** PROVIDED TEXT follows **

SECURITIES AND EXCHANGE COMMISSION

Washington, D.C. 20549

_________________

 

FORM 8-K

 

CURRENT REPORT

 

Pursuant to Section 13 or Section 15(d) of the Securities Exchange Act of 1934

 

Date of Report (Date of earliest event reported): July 28, 2014 (July 22, 2014)

 _________________

 

TERRAPIN 3 ACQUISITION CORPORATION

(Exact name of registrant as specified in its charter)

 

Delaware   001-36547   46-4388636
(State or other jurisdiction of incorporation or organization)   (Commission File Number)   (I.R.S. Employer Identification Number)

  

c/o Terrapin Partners, LLC 

590 Madison Avenue

 35th Floor

 New York, NY

  10022
(Address of principal executive offices)   (Zip Code)

 

Registrant’s telephone number, including area code:  (212) 710-4100

 

Not Applicable

 

 (Former name or former address, if changed since last report)

 

Check the appropriate box below if the Form 8-K filing is intended to simultaneously satisfy the filing obligation to the registrant under any of the following provisions:

 

¨ Written communications pursuant to Rule 425 under the Securities Act (17 CFR 230.425)

 

¨ Soliciting material pursuant to Rule 14a-12 under the Exchange Act (17 CFR 240.14a-12)

 

¨ Pre-commencement communications pursuant to Rule 14d-2(b) under the Exchange Act (17 CFR 240.14d-2(b))

 

¨ Pre-commencement communications pursuant to Rule 13e-4(c) under the Exchange Act (17 CFR 240.13e-4(c))

 

 
 

 

Item 4.01   Changes in Registrant’s Certifying Accountant

 

As previously reported in the Registration Statement on Form S-1/A, filed by Terrapin 3 Acquisition Corporation (the “Company”) on July 11, 2014, on June 30, 2014, KPMG LLP (“KPMG”) acquired certain assets of Rothstein Kass & Company, P.C. and certain of its affiliates (“Rothstein Kass”), the Company’s former independent registered public accounting firm.  On July 22, 2014, with the approval of its Audit Committee, the Company engaged KPMG as its new independent registered public accounting firm.

** End of PROVIDED TEXT **

- REQUEST 1
Translate this sentence from the Form 8-K filing into Spanish: "On July 22, 2014, with the approval of its Audit Committee, the Company engaged KPMG as its new independent registered public accounting firm."
- REQUEST 2
Write the next part of the Form 8-K filing, starting after its last sentence.

** DATA SEGMENT follows **

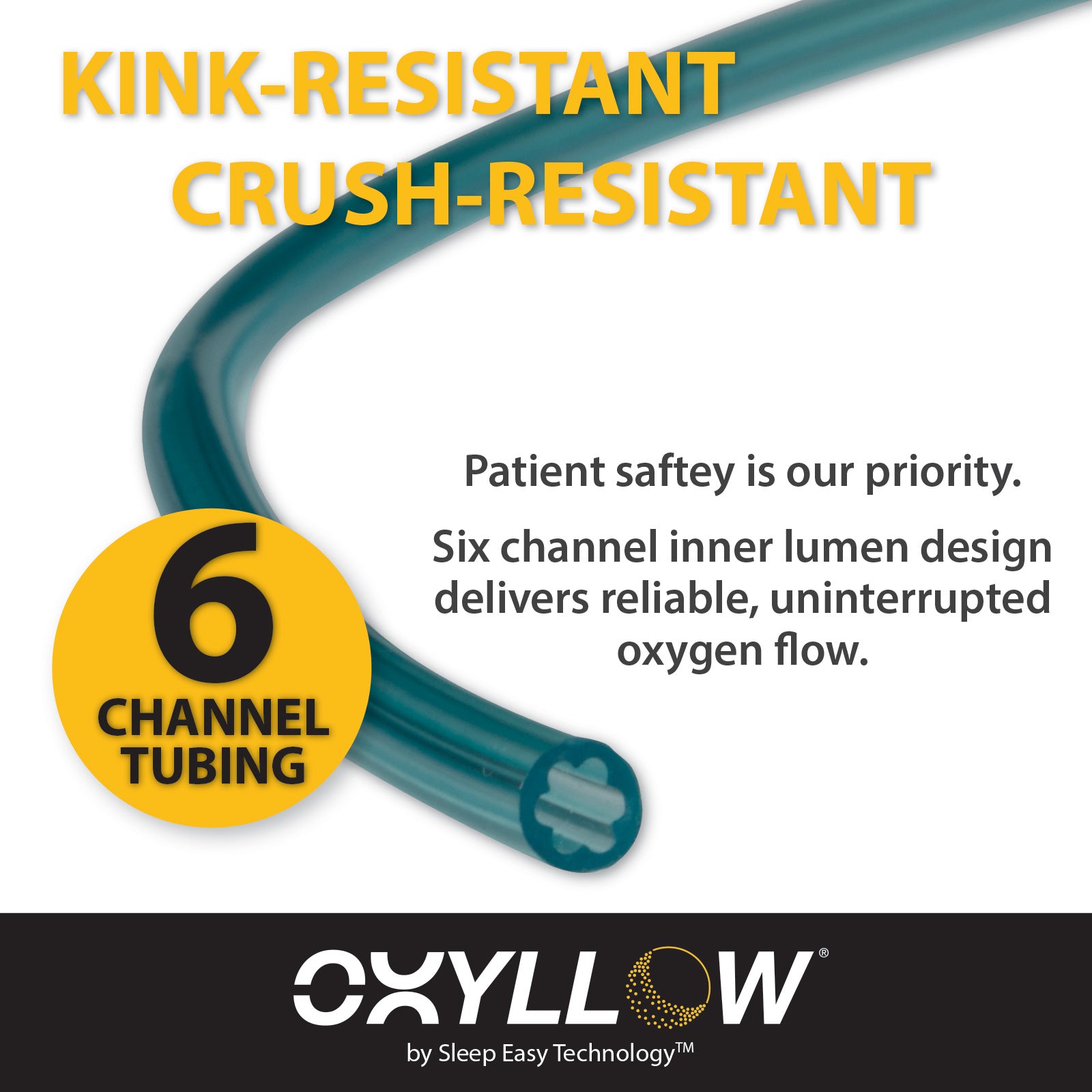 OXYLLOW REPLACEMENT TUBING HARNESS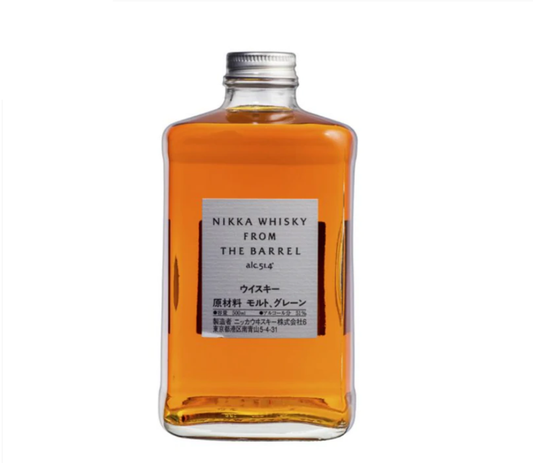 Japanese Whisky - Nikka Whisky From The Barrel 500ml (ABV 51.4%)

** End of DATA SEGMENT **

- EXERCISE OUTPUT 1
El 22 de julio de 2014, con la aprobación de su Comité de Auditoría, la Compañía contrató a KPMG como su nueva firma de contadores públicos registrada independiente.

- EXERCISE OUTPUT 2
 

During the period from December 31, 2013 (inception) to March 31, 2014 and through the subsequent interim period prior to the Company’s engagement of KPMG, the Company did not consult with KPMG on either (1) the application of accounting principles to a specified transaction, either completed or proposed, (2) the type of audit opinion that may be rendered on the Company’s financial statements; or (3) any matter that was either the subject of a disagreement, as defined in Item 304(a)(1)(iv) of Regulation S-K, or a reportable event, as defined in item 304(a)(1)(v) of Regulation S-K.  In addition, KPMG did not provide any written or oral advice to the Company that KPMG concluded was an important factor considered by the Company in reaching a decision as to any accounting, auditing or financial reporting issue.

  

Item 8.01   Other Events

 

On July 22, 2014, the Company consummated its initial public offering (“IPO”) of 21,275,000 Units (“Units”), each Unit consisting of one share of Class A common stock, par value $0.0001 per share (“Class A Common Stock”), and one warrant (“Warrant”) to purchase one half of one share of Class A Common Stock, pursuant to the registration statement on Form S-1 (File No. 333-196980). The Units were sold at an offering price of $10.00 per Unit, generating gross proceeds of $212,750,000, which includes the full exercise of the underwriter’s overallotment option.

 

As previously reported on the Current Report on Form 8-K of the Company dated July 22, 2014, simultaneously with the consummation of the IPO, the Company completed a private placement (the “Private Placement”) of an aggregate of 12,000,000 placement warrants (the “Placement Warrants”), issued to MIHI LLC, Apple Orange LLC, Noyac Path LLC, and Periscope, LLC, generating gross proceeds of $6,000,000.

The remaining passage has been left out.